§ **Source passage**:
%%

In April 2008, he appeared on the title track for a new album by The Roots titled Rising Down. The single, "Life In Marvelous Times", was made officially available through iTunes on November 4, 2008, and was also available for stream on the Roots' website Okayplayer.

In 2009, he worked with Somali-Canadian rapper K'naan to produce the track "America" for K'naan's album Troubadour.

In April 2009, Bey traveled to South Africa for the first time, and performed with The Robert Glasper Experiment at the renowned Cape Town International Jazz Festival. He treated the South African audience with an encore, introduced by his own rendition of John Coltrane's A Love Supreme, followed by a sneak preview of the track "M.D. (Doctor)".

Bey has designed two pairs of limited edition Converse shoes. The shoes were released through Foot Locker stores on August 1, 2009, in limited amounts.

%%

§ **Extracted records**:
%%

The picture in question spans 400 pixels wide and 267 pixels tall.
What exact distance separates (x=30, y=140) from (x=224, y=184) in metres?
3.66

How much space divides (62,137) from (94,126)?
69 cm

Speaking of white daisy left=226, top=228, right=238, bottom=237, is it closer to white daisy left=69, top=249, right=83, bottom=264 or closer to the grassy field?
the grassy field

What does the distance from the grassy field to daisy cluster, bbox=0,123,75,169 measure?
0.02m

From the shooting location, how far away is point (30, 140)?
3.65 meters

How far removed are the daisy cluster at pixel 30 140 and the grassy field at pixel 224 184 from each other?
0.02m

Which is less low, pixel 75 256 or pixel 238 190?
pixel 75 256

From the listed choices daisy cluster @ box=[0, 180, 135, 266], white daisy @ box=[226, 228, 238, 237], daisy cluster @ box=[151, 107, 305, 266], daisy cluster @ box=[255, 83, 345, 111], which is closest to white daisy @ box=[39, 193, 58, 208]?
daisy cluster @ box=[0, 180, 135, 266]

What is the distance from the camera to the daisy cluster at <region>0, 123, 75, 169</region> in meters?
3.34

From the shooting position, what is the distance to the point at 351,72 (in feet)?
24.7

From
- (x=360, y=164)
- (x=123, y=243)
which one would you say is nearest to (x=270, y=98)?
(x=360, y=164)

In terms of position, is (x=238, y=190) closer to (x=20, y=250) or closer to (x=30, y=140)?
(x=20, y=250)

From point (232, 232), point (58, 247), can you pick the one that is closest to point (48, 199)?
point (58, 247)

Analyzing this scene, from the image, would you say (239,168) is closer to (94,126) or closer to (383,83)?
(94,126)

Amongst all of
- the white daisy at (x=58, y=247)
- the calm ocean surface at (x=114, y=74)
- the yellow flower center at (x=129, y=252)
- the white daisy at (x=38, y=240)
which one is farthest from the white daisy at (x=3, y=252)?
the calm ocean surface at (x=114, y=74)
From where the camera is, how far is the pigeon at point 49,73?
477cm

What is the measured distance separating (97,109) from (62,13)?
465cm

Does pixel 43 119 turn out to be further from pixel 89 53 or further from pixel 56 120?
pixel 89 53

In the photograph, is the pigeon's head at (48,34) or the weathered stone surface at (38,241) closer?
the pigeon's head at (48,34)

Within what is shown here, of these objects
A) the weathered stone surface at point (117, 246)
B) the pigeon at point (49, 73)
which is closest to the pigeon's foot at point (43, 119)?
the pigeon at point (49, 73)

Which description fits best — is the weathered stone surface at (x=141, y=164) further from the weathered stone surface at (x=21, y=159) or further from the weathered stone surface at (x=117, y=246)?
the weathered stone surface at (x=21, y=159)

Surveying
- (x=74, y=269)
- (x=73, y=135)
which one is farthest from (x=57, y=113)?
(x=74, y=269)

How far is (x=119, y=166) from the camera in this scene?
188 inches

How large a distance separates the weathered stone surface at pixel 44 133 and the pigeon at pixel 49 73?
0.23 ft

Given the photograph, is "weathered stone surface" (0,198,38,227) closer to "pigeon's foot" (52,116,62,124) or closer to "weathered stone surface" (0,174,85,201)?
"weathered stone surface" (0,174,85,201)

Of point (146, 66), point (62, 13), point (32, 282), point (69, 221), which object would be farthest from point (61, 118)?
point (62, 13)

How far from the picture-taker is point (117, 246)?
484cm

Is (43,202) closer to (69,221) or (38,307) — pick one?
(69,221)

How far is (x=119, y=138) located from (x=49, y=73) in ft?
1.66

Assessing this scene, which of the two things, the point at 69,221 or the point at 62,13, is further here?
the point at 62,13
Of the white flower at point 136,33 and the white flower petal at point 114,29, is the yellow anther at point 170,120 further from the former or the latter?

%%
%%

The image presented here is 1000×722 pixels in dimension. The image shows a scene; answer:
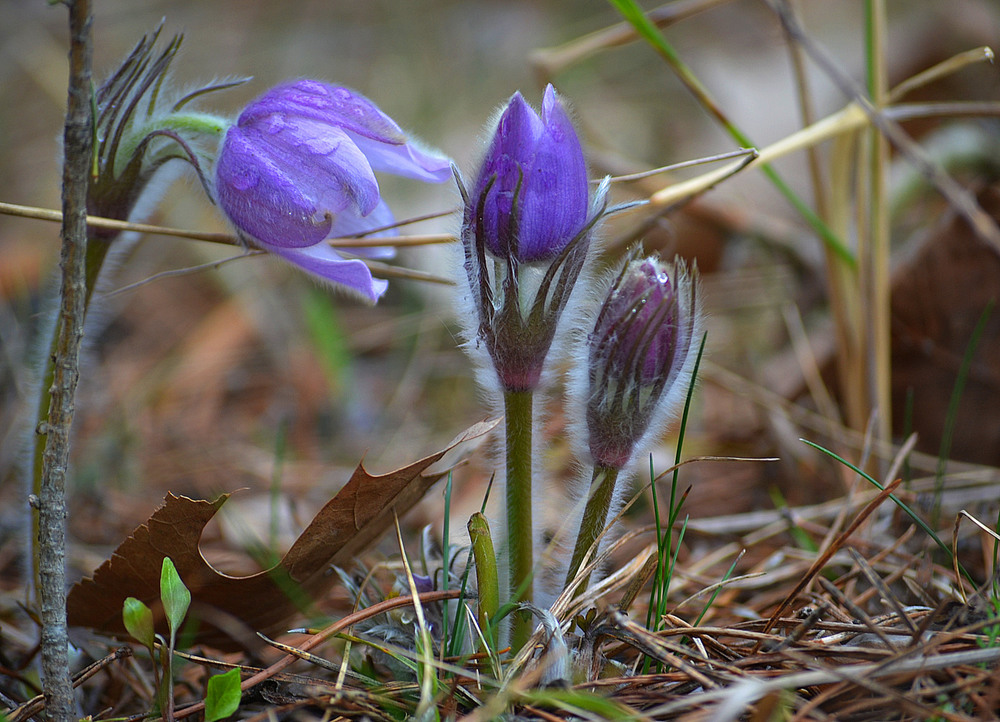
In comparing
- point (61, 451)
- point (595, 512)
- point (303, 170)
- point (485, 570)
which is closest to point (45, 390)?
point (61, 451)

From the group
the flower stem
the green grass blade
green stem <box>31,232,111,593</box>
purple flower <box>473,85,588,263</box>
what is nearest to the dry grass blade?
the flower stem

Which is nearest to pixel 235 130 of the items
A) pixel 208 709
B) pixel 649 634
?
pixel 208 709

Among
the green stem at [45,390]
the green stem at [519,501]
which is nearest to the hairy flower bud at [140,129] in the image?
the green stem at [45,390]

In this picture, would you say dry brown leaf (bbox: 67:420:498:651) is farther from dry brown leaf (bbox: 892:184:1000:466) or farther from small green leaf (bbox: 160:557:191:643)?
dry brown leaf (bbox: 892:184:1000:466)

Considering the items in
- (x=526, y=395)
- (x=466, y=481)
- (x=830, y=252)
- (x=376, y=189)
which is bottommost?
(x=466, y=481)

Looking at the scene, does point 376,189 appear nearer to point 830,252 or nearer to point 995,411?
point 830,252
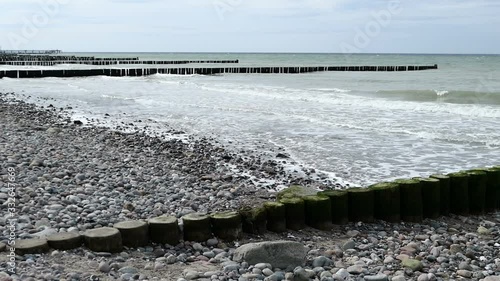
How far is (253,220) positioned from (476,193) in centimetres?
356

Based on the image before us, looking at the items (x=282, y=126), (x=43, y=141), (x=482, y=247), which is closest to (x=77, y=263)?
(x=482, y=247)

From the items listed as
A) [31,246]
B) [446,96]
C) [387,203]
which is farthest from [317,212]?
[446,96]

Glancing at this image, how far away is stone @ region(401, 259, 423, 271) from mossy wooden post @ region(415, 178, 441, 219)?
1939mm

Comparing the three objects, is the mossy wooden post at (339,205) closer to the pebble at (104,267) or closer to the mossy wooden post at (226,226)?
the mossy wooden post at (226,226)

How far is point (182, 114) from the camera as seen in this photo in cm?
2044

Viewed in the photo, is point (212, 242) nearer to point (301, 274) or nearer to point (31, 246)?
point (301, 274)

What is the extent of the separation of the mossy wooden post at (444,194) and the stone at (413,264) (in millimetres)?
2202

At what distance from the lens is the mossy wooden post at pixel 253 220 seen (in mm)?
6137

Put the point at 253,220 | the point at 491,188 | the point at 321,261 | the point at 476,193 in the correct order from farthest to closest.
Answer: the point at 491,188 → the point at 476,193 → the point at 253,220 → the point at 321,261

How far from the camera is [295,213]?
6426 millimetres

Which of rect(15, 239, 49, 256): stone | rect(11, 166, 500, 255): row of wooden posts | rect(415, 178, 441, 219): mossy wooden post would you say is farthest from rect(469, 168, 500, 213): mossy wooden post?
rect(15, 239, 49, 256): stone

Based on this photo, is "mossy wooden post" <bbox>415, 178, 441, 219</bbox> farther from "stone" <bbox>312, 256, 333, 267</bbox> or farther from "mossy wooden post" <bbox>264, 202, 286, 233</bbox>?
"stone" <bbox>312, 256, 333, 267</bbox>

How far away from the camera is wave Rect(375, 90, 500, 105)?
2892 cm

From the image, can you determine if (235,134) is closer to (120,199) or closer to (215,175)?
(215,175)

%%

§ **Work order**: Can you retype the stretch of the passage about Bey's projects from "In April 2009, Bey" through "in limited amounts."? Work only from the passage about Bey's projects, not from the data.

§ **Written solution**:
In April 2009, Bey traveled to South Africa for the first time, and performed with The Robert Glasper Experiment at the renowned Cape Town International Jazz Festival. He treated the South African audience with an encore, introduced by his own rendition of John Coltrane's A Love Supreme, followed by a sneak preview of the track "M.D. (Doctor)".

Bey has designed two pairs of limited edition Converse shoes. The shoes were released through Foot Locker stores on August 1, 2009, in limited amounts.